13 Pa. Super. 399 | Pa. Super. Ct. | 1900

Opinion by

W. D. Porter, J.,

This was a bill in equity filed by plaintiffs, alleging that the defendants were discharging large quantities of filthy and polluted water from an artesian well, and offensive matter from a slaughter house into a stream, which, below said point of discharge, flowed through plaintiffs’ land, and that, as a consequence, the said stream which before had flowed through plaintiffs’ land pure and unpolluted had become and continued to be unwholesome, injurious and unfit for use. The bill prayed for an injunction and for general relief. The court below dismissed the bill and the plaintiffs appealed.

The bill did not allege that the flow of water in the stream was materially increased by the discharge of the water from the artesian well, nor that any injury resulted to the plaintiffs from the increased flow in the stream. No evidence was produced which indicated that the volume of the stream was appreciably increased by the addition of said water from the artesian well, nor that the lands of the plaintiffs were in any manner affected by said increased flow. To entitle the plaintiffs to an injunction restraining the increased flow of water in a natural channel, it was incumbent upon them to allege that the increased flow was or threatened to be injurious to their lands, and to produce evidence establishing said facts: Miller v. Laubach, 47 Pa. 154; Mining Company v. Water Company, 54 Pa. 164. The first, eighteenth and twentieth specifications of error are dismissed.

The -specifications of error from the second to the twelfth, inclusive, the fourteenth aud seventeenth, complain of findings of fact by the court below. Such findings of fact are only to be reversed in case of clear error, and a careful review of the testimony has failed to satisfy us that there was reversible error in any of said findings of fact, and all of said specifications of error are dismissed.

The thirteenth specification of error complains of the failure of the court to find upon the written request of the plaintiffs, that the lands of the plaintiffs at the time of the filing of the bill, and for many years previously, were used as a dairy farm and occupied by tenants of the complainants. This fact was practically conceded by the answer, and it could have done no harm if the court had found as requested, but neither did the mere *404failure of the court to find as requested injure the plaintiffs’ case. Under the pleadings and the testimony, the question to be determined was whether the defendants had been and were polluting the stream of water, and if they were not doing so the mere fact that the plaintiffs’ premises were used as a dairy farm became immaterial, and the specification of error is dismissed.

The fifteenth and sixteenth specifications of error offend against Rule 15, in that they each embrace more than one point, and specify the failure of the court to find in accordance with two distinct requests for findings of fact upon the part of the defendants, and said specifications are not to be considered.

The court having found the facts against the plaintiffs, it would have been error to grant the prayer of the bill, and the nineteenth specification of error is overruled.
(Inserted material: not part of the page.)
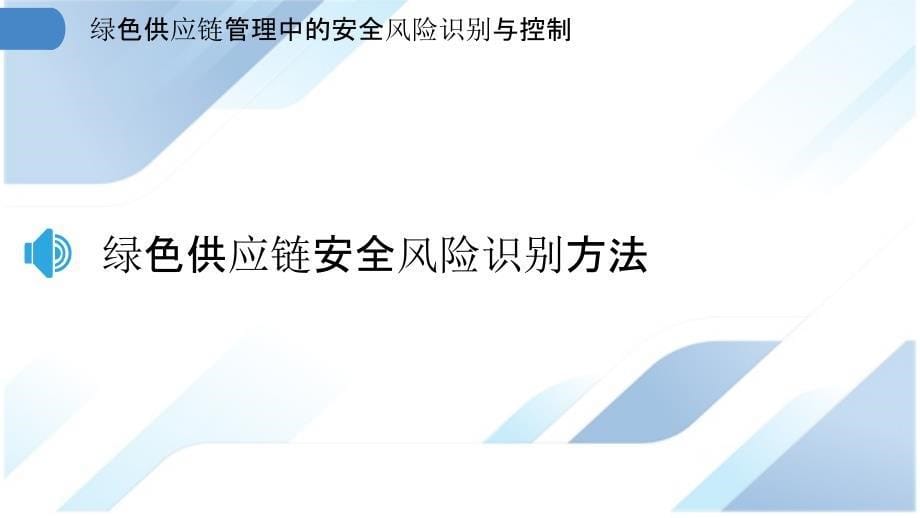 绿色供应链管理中的安全风险识别与控制

绿色供应链安全风险识别方法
The twenty-first specification of error relates to the imposition of costs upon the defendants, and it is not without merit. Under the evidence produced and impliedly from the findings of facts by the court, it appears that the defendants had been polluting the stream in question by the discharge of refuse matter from their slaughter house. In October, 1897, they had been notified of this fact by the plaintiffs, and had promised to abate the nuisance. They then made some temporary arrangement which they assured plaintiffs would remedy the evil, but it utterly failed to do so. In February, 1898, in response to further notice, the defendants altered the drain by putting in a trap, or device, by which the drainage from the slaughter house could be cut off from the stream, which they then claimed would be sufficient to protect the stream from pollution, but again the device failed of its purpose and the drainage from the slaughter house was permitted to escape into the stream. On the 24th of March, 1898, this bill was filed and the defendants in the eighth paragraph of their answer, practically admit that they had continued to pollute the stream down to March 15, 1898, and the evidence clearly establishes that fact. The court has found that since the 16th of March, 1898, the defendants have not permitted the stream to be polluted, and the evidence shows that on the 15th of March, 1898, such a change was made in the arrangement of the slaughter house as to entirely cut off its drainage from the stream. It thus ap*405pears that the plaintiffs had been suffering from the pollution of the stream and had, from time to time, received the promise of the defendants to remedy the evil, but those promises had not been fulfilled. At the time the bill was filed the plaintiffs had no reason to believe that the promises then made by the defendants were more to be relied upon than those which had preceded them, and there was, therefore, reasonable grounds for beginning this proceeding. We are of opinion that the plaintiffs should not be called upon to pay the costs.

Decree affirmed except as to the payment of costs; and it is now ordered, adjudged and decreed that the costs in the court below and upon this appeal be paid by the defendants.